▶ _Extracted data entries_
[Start of section]

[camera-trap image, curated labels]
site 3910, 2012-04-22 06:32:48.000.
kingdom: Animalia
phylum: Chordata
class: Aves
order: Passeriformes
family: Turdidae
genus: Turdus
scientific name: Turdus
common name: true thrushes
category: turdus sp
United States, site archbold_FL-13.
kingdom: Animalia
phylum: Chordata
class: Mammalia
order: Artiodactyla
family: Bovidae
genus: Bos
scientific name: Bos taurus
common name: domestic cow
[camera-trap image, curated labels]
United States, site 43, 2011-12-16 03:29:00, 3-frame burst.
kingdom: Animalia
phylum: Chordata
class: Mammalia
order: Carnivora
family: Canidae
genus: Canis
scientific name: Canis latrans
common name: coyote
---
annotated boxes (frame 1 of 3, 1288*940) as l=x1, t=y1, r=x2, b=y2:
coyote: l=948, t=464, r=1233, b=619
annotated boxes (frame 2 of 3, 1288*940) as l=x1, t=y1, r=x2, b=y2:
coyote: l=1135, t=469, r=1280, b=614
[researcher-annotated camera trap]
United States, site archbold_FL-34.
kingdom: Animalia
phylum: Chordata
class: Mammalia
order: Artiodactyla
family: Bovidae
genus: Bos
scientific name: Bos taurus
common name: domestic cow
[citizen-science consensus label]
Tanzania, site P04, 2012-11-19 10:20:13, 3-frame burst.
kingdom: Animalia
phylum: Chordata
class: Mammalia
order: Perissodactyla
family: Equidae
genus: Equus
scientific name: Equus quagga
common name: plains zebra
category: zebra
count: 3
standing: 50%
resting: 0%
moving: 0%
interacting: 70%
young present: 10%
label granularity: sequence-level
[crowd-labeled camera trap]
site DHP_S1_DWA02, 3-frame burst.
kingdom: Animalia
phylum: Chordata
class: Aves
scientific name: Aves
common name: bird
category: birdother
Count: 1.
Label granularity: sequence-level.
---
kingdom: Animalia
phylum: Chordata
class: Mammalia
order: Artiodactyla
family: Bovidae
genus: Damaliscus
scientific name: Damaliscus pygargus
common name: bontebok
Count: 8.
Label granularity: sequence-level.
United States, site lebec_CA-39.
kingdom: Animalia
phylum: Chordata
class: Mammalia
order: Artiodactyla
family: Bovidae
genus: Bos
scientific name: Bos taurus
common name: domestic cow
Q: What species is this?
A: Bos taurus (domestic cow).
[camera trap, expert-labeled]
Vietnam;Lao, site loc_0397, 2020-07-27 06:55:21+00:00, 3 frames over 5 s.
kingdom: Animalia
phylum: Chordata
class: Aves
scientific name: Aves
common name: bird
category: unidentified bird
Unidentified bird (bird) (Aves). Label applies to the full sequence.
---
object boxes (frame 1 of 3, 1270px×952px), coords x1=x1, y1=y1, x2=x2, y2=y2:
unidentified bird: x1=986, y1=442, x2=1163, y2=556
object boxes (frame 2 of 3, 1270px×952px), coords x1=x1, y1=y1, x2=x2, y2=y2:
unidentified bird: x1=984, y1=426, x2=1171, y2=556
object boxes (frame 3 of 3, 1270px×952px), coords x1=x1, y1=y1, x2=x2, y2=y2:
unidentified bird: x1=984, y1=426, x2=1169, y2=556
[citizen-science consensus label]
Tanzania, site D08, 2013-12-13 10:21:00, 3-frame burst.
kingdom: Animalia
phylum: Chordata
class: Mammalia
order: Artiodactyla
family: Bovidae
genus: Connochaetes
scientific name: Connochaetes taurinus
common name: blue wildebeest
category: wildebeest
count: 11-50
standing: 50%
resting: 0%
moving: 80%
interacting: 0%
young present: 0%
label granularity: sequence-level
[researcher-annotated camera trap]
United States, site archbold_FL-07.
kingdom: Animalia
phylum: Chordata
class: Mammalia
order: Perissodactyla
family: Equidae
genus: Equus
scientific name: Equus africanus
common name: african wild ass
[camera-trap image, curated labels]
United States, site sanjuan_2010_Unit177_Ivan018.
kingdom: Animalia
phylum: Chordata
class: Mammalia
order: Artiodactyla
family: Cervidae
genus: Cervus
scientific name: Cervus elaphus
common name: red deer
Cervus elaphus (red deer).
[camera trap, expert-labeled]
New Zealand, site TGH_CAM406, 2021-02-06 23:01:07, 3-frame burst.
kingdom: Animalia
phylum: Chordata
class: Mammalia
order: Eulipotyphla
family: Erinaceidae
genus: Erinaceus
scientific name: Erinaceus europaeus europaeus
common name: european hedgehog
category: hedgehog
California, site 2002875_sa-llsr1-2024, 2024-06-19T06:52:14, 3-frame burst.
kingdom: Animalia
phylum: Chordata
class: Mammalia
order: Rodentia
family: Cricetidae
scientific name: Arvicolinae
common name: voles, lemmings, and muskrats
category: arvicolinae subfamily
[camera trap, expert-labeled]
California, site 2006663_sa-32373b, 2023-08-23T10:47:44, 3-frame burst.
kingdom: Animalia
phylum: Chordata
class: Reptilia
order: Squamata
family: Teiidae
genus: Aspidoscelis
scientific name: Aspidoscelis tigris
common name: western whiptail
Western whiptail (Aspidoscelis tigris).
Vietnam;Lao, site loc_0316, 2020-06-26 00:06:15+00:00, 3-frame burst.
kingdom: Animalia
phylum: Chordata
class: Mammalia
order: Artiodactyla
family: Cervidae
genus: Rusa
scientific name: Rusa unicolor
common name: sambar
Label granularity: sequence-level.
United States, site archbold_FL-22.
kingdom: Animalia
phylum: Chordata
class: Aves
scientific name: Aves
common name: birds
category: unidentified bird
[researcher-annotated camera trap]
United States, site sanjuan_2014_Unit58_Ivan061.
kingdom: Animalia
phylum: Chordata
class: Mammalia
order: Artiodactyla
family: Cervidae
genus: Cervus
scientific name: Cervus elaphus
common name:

[End of section]

▶ _Exercise brief_
Print each entry precisely. Include every line.

▶ _Exercise answer_
[camera-trap image, curated labels]
site 3910, 2012-04-22 06:32:48.000.
kingdom: Animalia
phylum: Chordata
class: Aves
order: Passeriformes
family: Turdidae
genus: Turdus
scientific name: Turdus
common name: true thrushes
category: turdus sp
United States, site archbold_FL-13.
kingdom: Animalia
phylum: Chordata
class: Mammalia
order: Artiodactyla
family: Bovidae
genus: Bos
scientific name: Bos taurus
common name: domestic cow
[camera-trap image, curated labels]
United States, site 43, 2011-12-16 03:29:00, 3-frame burst.
kingdom: Animalia
phylum: Chordata
class: Mammalia
order: Carnivora
family: Canidae
genus: Canis
scientific name: Canis latrans
common name: coyote
---
annotated boxes (frame 1 of 3, 1288*940) as l=x1, t=y1, r=x2, b=y2:
coyote: l=948, t=464, r=1233, b=619
annotated boxes (frame 2 of 3, 1288*940) as l=x1, t=y1, r=x2, b=y2:
coyote: l=1135, t=469, r=1280, b=614
[researcher-annotated camera trap]
United States, site archbold_FL-34.
kingdom: Animalia
phylum: Chordata
class: Mammalia
order: Artiodactyla
family: Bovidae
genus: Bos
scientific name: Bos taurus
common name: domestic cow
[citizen-science consensus label]
Tanzania, site P04, 2012-11-19 10:20:13, 3-frame burst.
kingdom: Animalia
phylum: Chordata
class: Mammalia
order: Perissodactyla
family: Equidae
genus: Equus
scientific name: Equus quagga
common name: plains zebra
category: zebra
count: 3
standing: 50%
resting: 0%
moving: 0%
interacting: 70%
young present: 10%
label granularity: sequence-level
[crowd-labeled camera trap]
site DHP_S1_DWA02, 3-frame burst.
kingdom: Animalia
phylum: Chordata
class: Aves
scientific name: Aves
common name: bird
category: birdother
Count: 1.
Label granularity: sequence-level.
---
kingdom: Animalia
phylum: Chordata
class: Mammalia
order: Artiodactyla
family: Bovidae
genus: Damaliscus
scientific name: Damaliscus pygargus
common name: bontebok
Count: 8.
Label granularity: sequence-level.
United States, site lebec_CA-39.
kingdom: Animalia
phylum: Chordata
class: Mammalia
order: Artiodactyla
family: Bovidae
genus: Bos
scientific name: Bos taurus
common name: domestic cow
Q: What species is this?
A: Bos taurus (domestic cow).
[camera trap, expert-labeled]
Vietnam;Lao, site loc_0397, 2020-07-27 06:55:21+00:00, 3 frames over 5 s.
kingdom: Animalia
phylum: Chordata
class: Aves
scientific name: Aves
common name: bird
category: unidentified bird
Unidentified bird (bird) (Aves). Label applies to the full sequence.
---
object boxes (frame 1 of 3, 1270px×952px), coords x1=x1, y1=y1, x2=x2, y2=y2:
unidentified bird: x1=986, y1=442, x2=1163, y2=556
object boxes (frame 2 of 3, 1270px×952px), coords x1=x1, y1=y1, x2=x2, y2=y2:
unidentified bird: x1=984, y1=426, x2=1171, y2=556
object boxes (frame 3 of 3, 1270px×952px), coords x1=x1, y1=y1, x2=x2, y2=y2:
unidentified bird: x1=984, y1=426, x2=1169, y2=556
[citizen-science consensus label]
Tanzania, site D08, 2013-12-13 10:21:00, 3-frame burst.
kingdom: Animalia
phylum: Chordata
class: Mammalia
order: Artiodactyla
family: Bovidae
genus: Connochaetes
scientific name: Connochaetes taurinus
common name: blue wildebeest
category: wildebeest
count: 11-50
standing: 50%
resting: 0%
moving: 80%
interacting: 0%
young present: 0%
label granularity: sequence-level
[researcher-annotated camera trap]
United States, site archbold_FL-07.
kingdom: Animalia
phylum: Chordata
class: Mammalia
order: Perissodactyla
family: Equidae
genus: Equus
scientific name: Equus africanus
common name: african wild ass
[camera-trap image, curated labels]
United States, site sanjuan_2010_Unit177_Ivan018.
kingdom: Animalia
phylum: Chordata
class: Mammalia
order: Artiodactyla
family: Cervidae
genus: Cervus
scientific name: Cervus elaphus
common name: red deer
Cervus elaphus (red deer).
[camera trap, expert-labeled]
New Zealand, site TGH_CAM406, 2021-02-06 23:01:07, 3-frame burst.
kingdom: Animalia
phylum: Chordata
class: Mammalia
order: Eulipotyphla
family: Erinaceidae
genus: Erinaceus
scientific name: Erinaceus europaeus europaeus
common name: european hedgehog
category: hedgehog
California, site 2002875_sa-llsr1-2024, 2024-06-19T06:52:14, 3-frame burst.
kingdom: Animalia
phylum: Chordata
class: Mammalia
order: Rodentia
family: Cricetidae
scientific name: Arvicolinae
common name: voles, lemmings, and muskrats
category: arvicolinae subfamily
[camera trap, expert-labeled]
California, site 2006663_sa-32373b, 2023-08-23T10:47:44, 3-frame burst.
kingdom: Animalia
phylum: Chordata
class: Reptilia
order: Squamata
family: Teiidae
genus: Aspidoscelis
scientific name: Aspidoscelis tigris
common name: western whiptail
Western whiptail (Aspidoscelis tigris).
Vietnam;Lao, site loc_0316, 2020-06-26 00:06:15+00:00, 3-frame burst.
kingdom: Animalia
phylum: Chordata
class: Mammalia
order: Artiodactyla
family: Cervidae
genus: Rusa
scientific name: Rusa unicolor
common name: sambar
Label granularity: sequence-level.
United States, site archbold_FL-22.
kingdom: Animalia
phylum: Chordata
class: Aves
scientific name: Aves
common name: birds
category: unidentified bird
[researcher-annotated camera trap]
United States, site sanjuan_2014_Unit58_Ivan061.
kingdom: Animalia
phylum: Chordata
class: Mammalia
order: Artiodactyla
family: Cervidae
genus: Cervus
scientific name: Cervus elaphus
common name:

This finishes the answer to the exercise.